Trash To Wildlife Habitat: Oil & gas platform taller than Empire State Building is now an artificial deepwater reef in Gulf of Mexico

In Louisiana in October of 2020, the Bureau of Safety and Environmental Enforcement (BSEE) approved the conversion of ExxonMobil’s Lena Compliant Tower (Lena) platform into an artificial reef under the bureau’s Rigs-to-Reefs Program, and the platform jacket was toppled-in-place to create a new reef site in the Gulf of Mexico Outer Continental Shelf (OCS).

BSEE approved the jacket reefing procedure after reviewing ExxonMobil’s platform removal application. The Lena platform is now the tallest oil and gas platform in the Gulf of Mexico to become a deepwater reef. BSEE has approved over 500 Rigs-to-Reefs projects in the Gulf since 1987, with 47 of those just in the last three years.

Photo courtesy of BSEE.

The Rigs-to-Reefs program is a crucial part of BSEE’s mission,” said BSEE Director Scott Angelle.

It demonstrates how the oil and gas industry and federal and state governments work together to help preserve the marine environment in the Gulf of Mexico. While the Rigs-to-Reefs program will always be important to the nation, it also has sentimental value to me as my late father, J. Burton Angelle, Sr., was the Secretary of the Louisiana Department of Wildlife and Fisheries when Louisiana partnered with the MMS to help establish and maintain the Louisiana Artificial Reef Plan. It is gratifying to be working on a program that meant so much to my dad and means so much to the fishing industry and fishing economy,” he explained.

The Lena platform is located about 50 miles southeast of Grand Isle, Louisiana in the Mississippi Canyon Area, Block 280. It was the world’s first cable-stabilized production platform in the Gulf, installed in 1983 in 1000 feet of water. The structure was originally 1078 feet tall and weighed 27,000 tons. With the decks and drilling rig added, the Lena stood 1300 feet tall – 50 feet higher than the Empire State Building. It enjoyed a productive 35-year life span, generating revenue from oil and natural gas sales through 2016. Its decommissioning began in 2017.

BSEE’s Rigs-to-Reefs program was developed by the Minerals Management Service (MMS), BSEE’s predecessor agency, after it became official federal policy in the mid-1980s under the National Artificial Reef Plan.

BSEE works with a national consortium of federal and state agencies that seek to convert decommissioned offshore oil and gas platforms jackets into reef material for enhancement of federal and state-endorsed reef sites that support ecosystem development, recreational fishing and diving, and critical research.

Rigs to Reefs creates a solution out of a problem and delivers a sustainable win-win for the Gulf ecosystem and the sportfishing economy. Turning decommissioned offshore platforms, like the Lena platform, into thriving reef environments is a game changer for the preservation of different species — elevating the fishing industry and the important economic activity that comes with it,” said Congressman Garret Graves.

The more we build upon the successes of the Rigs-to-Reef program, the longer it keeps Louisiana a top competitor in the energy and fishing industries, both of which power our local economies across South Louisiana,” he added.

During the life of a platform, marine organisms attach themselves to the underwater portions of these platforms, which provide shelter for marine life, thus creating new artificial reefs. All coastal states in the U.S. have some type of artificial reef program, although only the five Gulf Coast states have oil and gas platform structures as their main reef sources associated with the Rigs-to-Reefs program, primarily Louisiana and Texas.

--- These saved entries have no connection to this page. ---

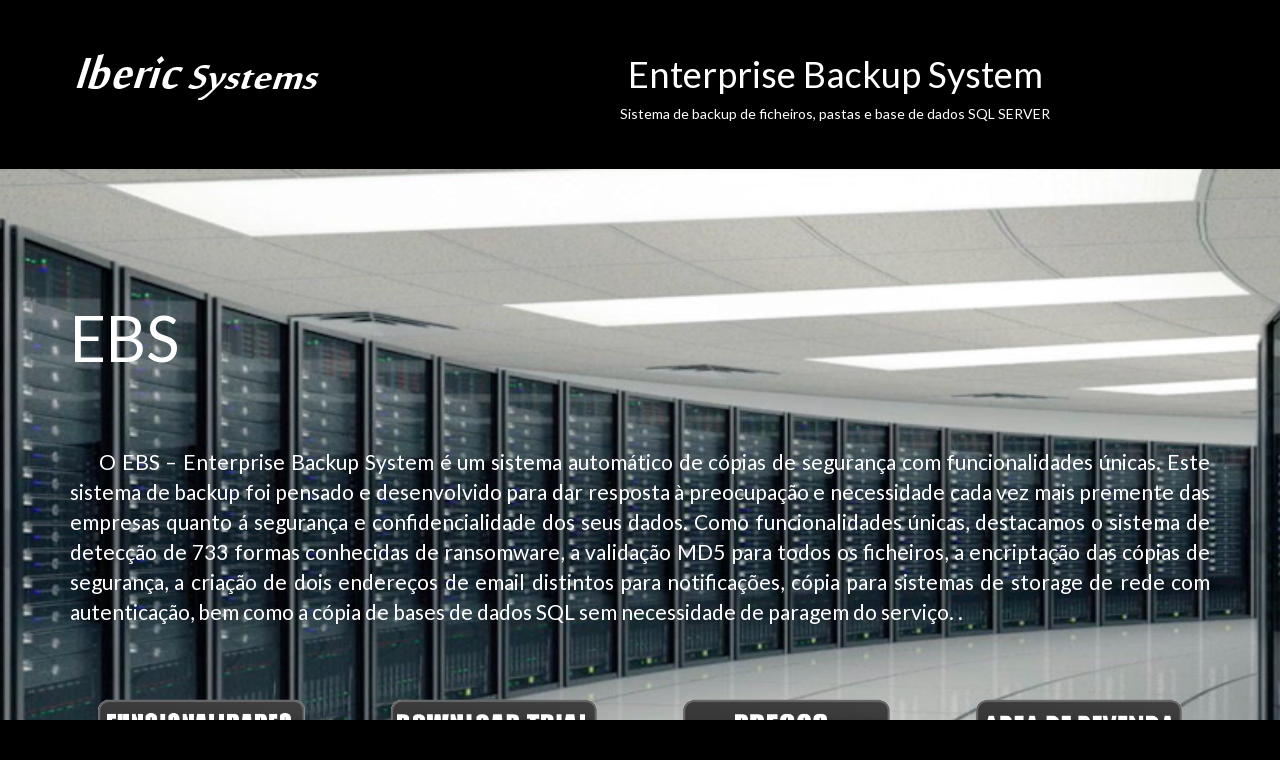

--- FILE ---
content_type: text/html
request_url: http://ibericsystems.com/
body_size: 5489
content:
<html><head>
    <meta name="keywords" content="backup, copias de segurança, nas, san, rede, cloud, copias, segurança, ransomware, encritpação, mirror, pastas, ficheiros, discos, iberic systems, prolider, computador, rede, portatil">
    <meta charset="utf-8">
    <meta name="viewport" content="width=device-width, initial-scale=1">
    <script type="text/javascript" src="http://cdnjs.cloudflare.com/ajax/libs/jquery/2.0.3/jquery.min.js"></script>
    <script type="text/javascript" src="http://netdna.bootstrapcdn.com/bootstrap/3.3.4/js/bootstrap.min.js"></script>
    <link href="http://cdnjs.cloudflare.com/ajax/libs/font-awesome/4.3.0/css/font-awesome.min.css" rel="stylesheet" type="text/css">
    <link href="css\style.css" rel="stylesheet" type="text/css">
  </head><body>
    <div class="section">
      <div class="container">
        <div class="row">
          <div class="col-md-4">
            <img src="imagens\IbericSystems logo.png" class="img-responsive">
          </div>
          <div class="col-md-8">
            <h1 class="text-center">Enterprise Backup System</h1>
            <p class="text-center">Sistema de backup de ficheiros, pastas e base de dados SQL SERVER</p>
          </div>
        </div>
      </div>
    </div>
    <div class="cover">
      <div class="cover-image" style="background-image : url('imagens/backupcenter_1.png')"></div>
      <div class="container">
        <div class="row">
          <div class="col-md-12">
            <div class="section">
              <div class="container">
                <div class="row">
                  <h1>EBS</h1>
                </div>
              </div>
            </div>
            <p class="text-justify">
              <br>&nbsp; &nbsp; &nbsp;O EBS – Enterprise Backup System é um sistema automático
              de cópias de segurança com funcionalidades únicas. Este sistema de backup
              foi pensado e desenvolvido para dar resposta à preocupação e necessidade
              cada vez mais premente das empresas quanto á segurança e confidencialidade
              dos seus dados. Como funcionalidades únicas, destacamos o sistema de detecção
              de 733 formas conhecidas de ransomware, a validação MD5 para todos os ficheiros,
              a encriptação das cópias de segurança, a criação de dois endereços de email
              distintos para notificações, cópia para sistemas de storage de rede com
              autenticação, bem como a cópia de bases de dados SQL sem necessidade de
              paragem do serviço. .&nbsp;
              <br>&nbsp;</p>
            <p></p>
            <div class="col-md-11">
              <p class="text-justify"></p>
            </div>
          </div>
          <div class="section">
            <div class="container">
              <div class="row text-center">
                <div class="col-md-12"></div>
              </div>
              <div class="row">
                <div class="col-md-3">
                  <a href="funcionalidades.html">
                    <img src="imagens/funcionalidades.png" class="center-block img-responsive">
                </a>
                </div>
                <a href="downloads/setupebs.exe">
                <div class="col-md-3">
                  <img src="imagens\download_trial.png" class="center-block img-responsive">
                </div>
                </a>
                <div class="col-md-3">
                  <a href="download_trial.html">
                  </a>
                  <a href="precos.html">
                  <img src="imagens\precos.png" class="center-block img-responsive">
                </a>
                </div>
                <a href="revendedor.php">
                <div class="col-md-3">
                  <img src="imagens\revenda.png" class="center-block img-responsive">
                </div>
              </a>
              </div>
            </div>
          </div>
        </div>
      </div>
    </div>
    <div class="section text-center">
      <div class="container">
        <div class="row">
          <div class="col-md-6"></div>
          <div class="col-md-6">
            <a href="mailto:ibericsystems@ibericsystems.com"><img src="imagens\mail.png" class="center-block img-responsive"> ibericsystems@ibericsystems.com</a>
          </div>
        </div>
        <div class="row">
          <div>
            <p></p>
          </div>
        </div>
      </div>
    </div>
    <!-- Start of StatCounter Code for Default Guide -->
    <script type="text/javascript">
      var sc_project=11308478; 
                      var sc_invisible=1; 
                      var sc_security="bf999386"; 
                      var scJsHost = (("https:" == document.location.protocol) ?
                      "https://secure." : "http://www.");
                      document.write("<sc"+"ript type='text/javascript' src='" +
                      scJsHost+
                      "statcounter.com/counter/counter.js'></"+"script>");
    </script>
    <noscript>
      <div class="statcounter">
        <a title="web analytics" href="http://statcounter.com/" target="_blank"><img class="statcounter" src="//c.statcounter.com/11308478/0/bf999386/1/" alt="web
analytics"></a>
      </div>
    </noscript>
    <!-- End of StatCounter Code for Default Guide -->
  

</body></html>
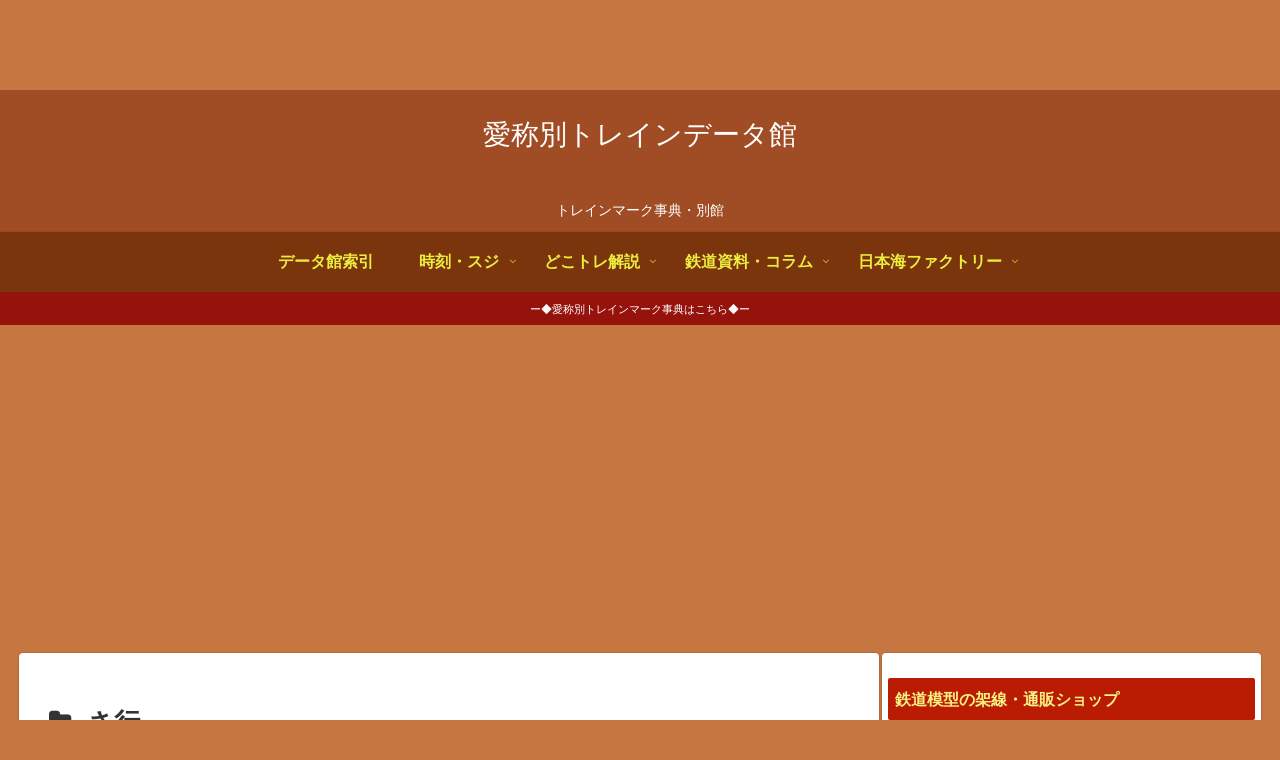

--- FILE ---
content_type: text/html; charset=utf-8
request_url: https://www.google.com/recaptcha/api2/aframe
body_size: 257
content:
<!DOCTYPE HTML><html><head><meta http-equiv="content-type" content="text/html; charset=UTF-8"></head><body><script nonce="G-FDZghoNVv-N5TrFtoZsw">/** Anti-fraud and anti-abuse applications only. See google.com/recaptcha */ try{var clients={'sodar':'https://pagead2.googlesyndication.com/pagead/sodar?'};window.addEventListener("message",function(a){try{if(a.source===window.parent){var b=JSON.parse(a.data);var c=clients[b['id']];if(c){var d=document.createElement('img');d.src=c+b['params']+'&rc='+(localStorage.getItem("rc::a")?sessionStorage.getItem("rc::b"):"");window.document.body.appendChild(d);sessionStorage.setItem("rc::e",parseInt(sessionStorage.getItem("rc::e")||0)+1);localStorage.setItem("rc::h",'1768920559018');}}}catch(b){}});window.parent.postMessage("_grecaptcha_ready", "*");}catch(b){}</script></body></html>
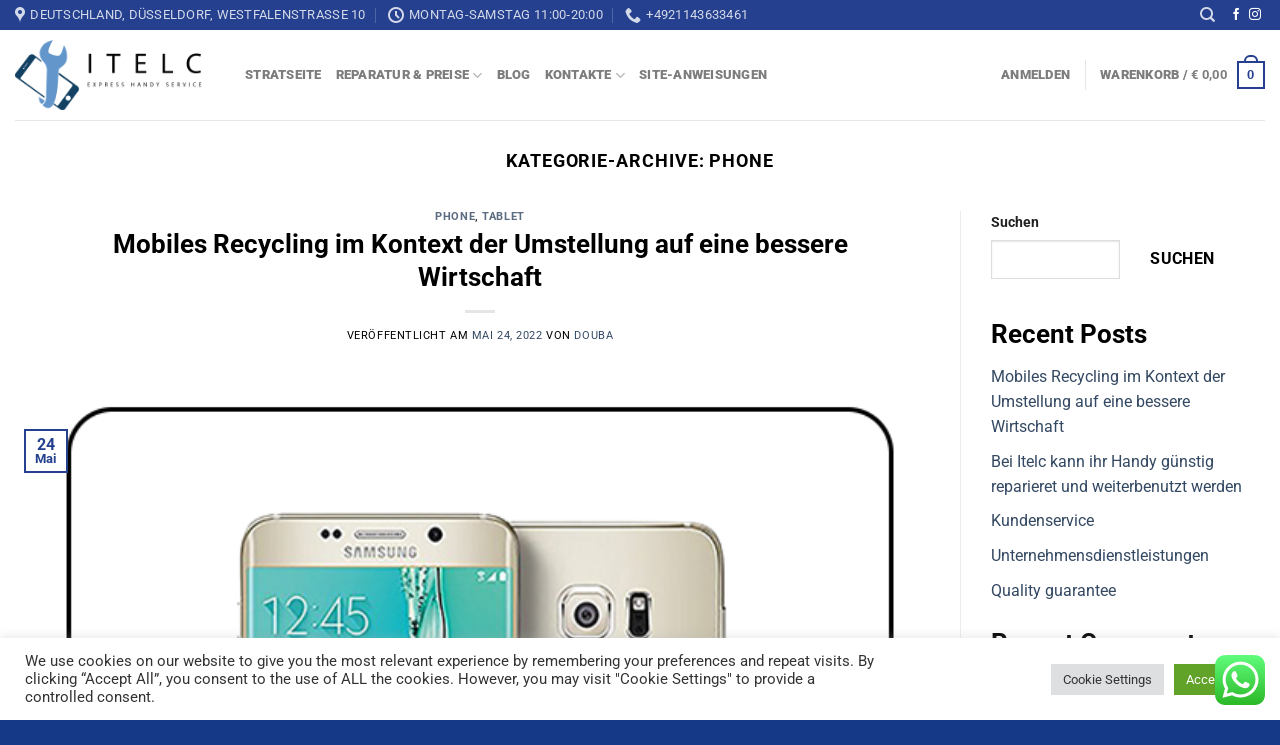

--- FILE ---
content_type: text/css; charset=utf-8
request_url: https://itelc.de/wp-content/plugins/product-category-dropdowns/view/frontend/web/main.css?ver=6.9
body_size: 157
content:

.pcd-selector-box .pcd-category-container {display:inline-block;}
.pcd-selector-box .pcd-category-container select.pcd-select {width:auto; margin:0 8px 8px 0; color: #575757; font-size: 16px;}

.pcd-selector-box .pcd-category-container select.pcd-select:disabled { border-color:#bbb; background:#bbb;}

@media only screen and (max-width: 640px) {
.pcd-selector-box .pcd-category-container {display:block;}
.pcd-selector-box .pcd-category-container select.pcd-select {width:100%;}
}

.widget.widget_pektsekye_productcategorydropdowns_selector .widget-title {border-bottom:0; padding:0; margin-bottom:0;}


--- FILE ---
content_type: text/css; charset=utf-8
request_url: https://itelc.de/wp-content/themes/01-child/style.css?ver=3.0
body_size: 78
content:
/*
Theme Name: 01 Child
Description: This is a child theme for Flatsome Theme
Author: UX Themes
Template: 01
Version: 3.0
*/

/*************** ADD CUSTOM CSS HERE.   ***************/


@media only screen and (max-width: 48em) {
/*************** ADD MOBILE ONLY CSS HERE  ***************/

BSEE and ExxonMobil have been working with the LDWF on the decommissioning and proposed reefing of the Lena platform for more than five years. The LDWF will be the manager and owner of the Lena platform jacket after the site has been surveyed and cleared, most likely in early 2021.

We’re proud of our partnerships with BSEE and LDWF and our commitment to protect and preserve the environments in which we operate,” said Keith Matocha, decommissioning project manager at ExxonMobil. “As an artificial reef, the Lena will benefit the environment by continuing to provide habitats for rare Gulf of Mexico deepwater coral and various encrusting organisms that attract fish and other marine life found on natural reefs.

Outside of the Rigs-to-Reefs program reefing options, decommissioned oil and natural gas facilities and structures on the U.S. OCS cannot be left in place indefinitely. Through its decommissioning regulations at 30 CFR §§250.1700- 1754, BSEE oversees the removal, abandonment, and site-clearance requirements and lease agreements with which oil and gas companies must comply.

Photo of the Lena being dropped into place courtesy of BSEE.